September is Peripheral Artery Disease (PAD) Awareness Month, according to the American Heart Association (AHA). And with good reason, too: While most people are familiar with the big-name heart problems such as cardiac arrest and congestive heart failure, PAD is often overlooked. Even though this cardiovascular disease affects approximately 8 to 12 million people in the U.S., it is frequently mistaken for other health problems and often goes undiagnosed by physicians.
PAD occurs when narrowed or blocked arteries reduce blood flow to the legs and feet. Patients experience leg pain, tiredness, and cramping in the leg or hip muscles. If left untreated, PAD can lead to gangrene and amputation. PAD may be a warning sign of atherosclerosis, and according to the AHA, patients with PAD have four to five times the risk of heart attack or stroke.

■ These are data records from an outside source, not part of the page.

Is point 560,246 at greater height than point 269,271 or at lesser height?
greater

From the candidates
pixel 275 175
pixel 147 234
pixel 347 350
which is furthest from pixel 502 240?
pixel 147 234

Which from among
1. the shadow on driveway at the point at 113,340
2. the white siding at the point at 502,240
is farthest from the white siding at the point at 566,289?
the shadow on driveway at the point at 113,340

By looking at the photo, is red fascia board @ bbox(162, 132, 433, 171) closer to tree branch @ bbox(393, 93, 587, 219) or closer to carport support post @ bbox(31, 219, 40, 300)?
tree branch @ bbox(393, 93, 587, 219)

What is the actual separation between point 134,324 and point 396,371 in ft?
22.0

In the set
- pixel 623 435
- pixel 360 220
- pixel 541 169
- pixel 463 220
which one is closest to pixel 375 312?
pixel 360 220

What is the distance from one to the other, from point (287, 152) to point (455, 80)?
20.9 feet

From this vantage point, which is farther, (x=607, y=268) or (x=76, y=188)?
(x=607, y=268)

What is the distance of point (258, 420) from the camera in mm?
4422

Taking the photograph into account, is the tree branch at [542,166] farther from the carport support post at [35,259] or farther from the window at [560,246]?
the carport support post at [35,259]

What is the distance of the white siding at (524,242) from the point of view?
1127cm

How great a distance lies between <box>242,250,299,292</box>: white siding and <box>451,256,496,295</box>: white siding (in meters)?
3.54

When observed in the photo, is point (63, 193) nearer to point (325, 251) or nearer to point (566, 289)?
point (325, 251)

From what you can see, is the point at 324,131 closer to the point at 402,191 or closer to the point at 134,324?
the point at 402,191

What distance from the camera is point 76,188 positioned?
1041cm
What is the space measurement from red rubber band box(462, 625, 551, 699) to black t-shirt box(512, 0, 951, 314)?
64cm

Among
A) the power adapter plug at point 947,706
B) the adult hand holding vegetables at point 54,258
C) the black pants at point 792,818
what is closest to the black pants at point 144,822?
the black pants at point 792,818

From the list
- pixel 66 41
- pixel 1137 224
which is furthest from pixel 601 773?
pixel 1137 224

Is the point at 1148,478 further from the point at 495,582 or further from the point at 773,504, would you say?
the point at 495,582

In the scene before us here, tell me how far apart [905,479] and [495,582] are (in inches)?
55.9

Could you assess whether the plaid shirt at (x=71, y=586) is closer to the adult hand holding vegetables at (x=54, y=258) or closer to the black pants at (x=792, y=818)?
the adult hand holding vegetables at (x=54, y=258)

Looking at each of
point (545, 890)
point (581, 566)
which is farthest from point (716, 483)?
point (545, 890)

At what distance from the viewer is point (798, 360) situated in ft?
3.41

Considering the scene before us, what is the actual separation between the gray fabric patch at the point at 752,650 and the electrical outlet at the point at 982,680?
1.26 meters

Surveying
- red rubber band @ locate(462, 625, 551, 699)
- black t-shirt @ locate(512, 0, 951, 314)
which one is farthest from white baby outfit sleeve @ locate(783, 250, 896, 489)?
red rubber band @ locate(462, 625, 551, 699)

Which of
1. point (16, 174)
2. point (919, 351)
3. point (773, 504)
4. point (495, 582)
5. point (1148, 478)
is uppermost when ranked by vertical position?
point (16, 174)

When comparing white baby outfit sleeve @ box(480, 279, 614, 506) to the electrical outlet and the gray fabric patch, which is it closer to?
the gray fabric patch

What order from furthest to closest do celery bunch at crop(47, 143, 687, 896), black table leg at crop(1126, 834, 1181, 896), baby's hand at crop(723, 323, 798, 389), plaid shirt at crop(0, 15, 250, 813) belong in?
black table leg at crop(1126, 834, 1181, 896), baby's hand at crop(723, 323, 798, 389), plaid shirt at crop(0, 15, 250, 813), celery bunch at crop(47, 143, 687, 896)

Lifestyle changes such as diet and medication work for many PAD patients, but a minority will require surgery. Patients may undergo a balloon angioplasty, which can cause arterial dissection and necessitate another procedure to implant a stent. Or, in more severe cases, a bypass may be needed. A number of biotechnology companies are developing alternative treatments that could cost less and be just as effective as conventional angioplasty or bypass surgery. On Tuesday, Israeli biotech Pluristem Therapeutics (NASDAQ:PSTI) announced that, in Phase I clinical trials, its placenta-derived stem cell therapy demonstrated safety and efficacy in patients with end-stage PAD. Reuters reports that patients experienced improvement in bloodstream, pain and quality of life for six months following a 20-minute session of injections. An estimated 2.5 million patients in the U.S. suffer from end-stage PAD, and insurance companies pay about $10 billion per year to treat them. Pluristem estimates that it can reduce reimbursement costs of insurance companies by approximately 50 percent.
Another company that specializes in treating PAD is Cardiovascular Systems, Inc. (NASDAQ:CSII). The Company’s Diamondback 360° system utilizes a minimally invasive catheter designed to sand away the plaque that builds up in peripheral arteries, while preserving healthy arterial tissue, providing an alternative to surgery or amputation. The system was approved by the U.S. Food and Drug Administration in 2007.
Minnow Medical’s Peripheral Vascular System uses radiofrequency energy, delivered through electrodes on the surface of a balloon catheter, to reduce plaque deposits and improve blood flow within the artery. The treatment is performed during a brief endovascular procedure. The device has the CE Mark in Europe but is not yet approved in the U.S.
Other companies working in this space include TriReme Medical, Dimera Inc., and Cardiomind. Arterial Remodeling Technologies is developing bioresorbable peripheral and coronary polymer stents that promote the natural remodeling of an injured artery after angioplasty.
To learn more about PAD, Medical News Today reports that the Society for Vascular Medicine (SVM) has gathered information on PAD in recognition of PAD Awareness Month. The SVM Interactive Case Study of the Month for September also focuses on PAD.